EXERCISE AIM :: Copy every item below word for word, leaving out the pictures.

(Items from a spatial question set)
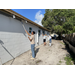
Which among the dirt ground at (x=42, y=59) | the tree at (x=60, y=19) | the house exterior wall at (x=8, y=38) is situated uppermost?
the tree at (x=60, y=19)

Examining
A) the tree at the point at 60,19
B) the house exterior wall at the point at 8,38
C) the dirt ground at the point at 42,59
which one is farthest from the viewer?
the tree at the point at 60,19

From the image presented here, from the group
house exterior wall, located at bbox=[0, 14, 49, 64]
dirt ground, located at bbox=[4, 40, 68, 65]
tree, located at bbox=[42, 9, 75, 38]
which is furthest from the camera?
tree, located at bbox=[42, 9, 75, 38]

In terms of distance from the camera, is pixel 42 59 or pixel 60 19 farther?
pixel 60 19

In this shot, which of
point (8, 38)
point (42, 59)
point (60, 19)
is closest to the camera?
point (8, 38)

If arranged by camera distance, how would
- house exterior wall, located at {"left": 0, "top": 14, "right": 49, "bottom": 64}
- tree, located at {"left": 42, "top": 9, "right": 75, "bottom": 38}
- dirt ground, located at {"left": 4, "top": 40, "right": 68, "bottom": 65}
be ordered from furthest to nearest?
tree, located at {"left": 42, "top": 9, "right": 75, "bottom": 38} < dirt ground, located at {"left": 4, "top": 40, "right": 68, "bottom": 65} < house exterior wall, located at {"left": 0, "top": 14, "right": 49, "bottom": 64}

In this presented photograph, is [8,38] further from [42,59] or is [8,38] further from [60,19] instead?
[60,19]

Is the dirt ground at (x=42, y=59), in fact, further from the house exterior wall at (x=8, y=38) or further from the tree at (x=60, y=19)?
the tree at (x=60, y=19)

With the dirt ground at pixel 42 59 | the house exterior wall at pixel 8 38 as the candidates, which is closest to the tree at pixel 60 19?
the dirt ground at pixel 42 59

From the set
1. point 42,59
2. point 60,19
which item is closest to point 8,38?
point 42,59

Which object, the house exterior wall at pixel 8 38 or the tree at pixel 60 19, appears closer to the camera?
the house exterior wall at pixel 8 38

SOLUTION ::
Which among the dirt ground at (x=42, y=59) | the tree at (x=60, y=19) | the house exterior wall at (x=8, y=38) is situated uppermost?
the tree at (x=60, y=19)

Examining
A) the tree at the point at 60,19
B) the house exterior wall at the point at 8,38
C) the dirt ground at the point at 42,59
which one is farthest from the viewer?
the tree at the point at 60,19

From the image presented here, from the group
house exterior wall, located at bbox=[0, 14, 49, 64]
dirt ground, located at bbox=[4, 40, 68, 65]
tree, located at bbox=[42, 9, 75, 38]
which is furthest from the camera?
tree, located at bbox=[42, 9, 75, 38]

In terms of distance from the camera, is pixel 42 59 or pixel 60 19 farther?
pixel 60 19

In this shot, which of
point (8, 38)
point (42, 59)
point (60, 19)
is closest to the camera?
point (8, 38)

If arranged by camera distance, how would
- house exterior wall, located at {"left": 0, "top": 14, "right": 49, "bottom": 64}
- tree, located at {"left": 42, "top": 9, "right": 75, "bottom": 38}
- dirt ground, located at {"left": 4, "top": 40, "right": 68, "bottom": 65}
be ordered from furthest to nearest?
tree, located at {"left": 42, "top": 9, "right": 75, "bottom": 38} < dirt ground, located at {"left": 4, "top": 40, "right": 68, "bottom": 65} < house exterior wall, located at {"left": 0, "top": 14, "right": 49, "bottom": 64}

In this presented photograph, is [8,38] further from [42,59] or is [8,38] further from [60,19] instead?
[60,19]

Is the dirt ground at (x=42, y=59), in fact, further from the house exterior wall at (x=8, y=38) or further from the tree at (x=60, y=19)?
the tree at (x=60, y=19)

With the dirt ground at pixel 42 59 | the house exterior wall at pixel 8 38 as the candidates, which is closest to the tree at pixel 60 19?
the dirt ground at pixel 42 59

From the set
1. point 42,59
2. point 60,19
which item is closest to point 8,38?
point 42,59

Which object, the house exterior wall at pixel 8 38 or the tree at pixel 60 19, appears closer to the camera?
the house exterior wall at pixel 8 38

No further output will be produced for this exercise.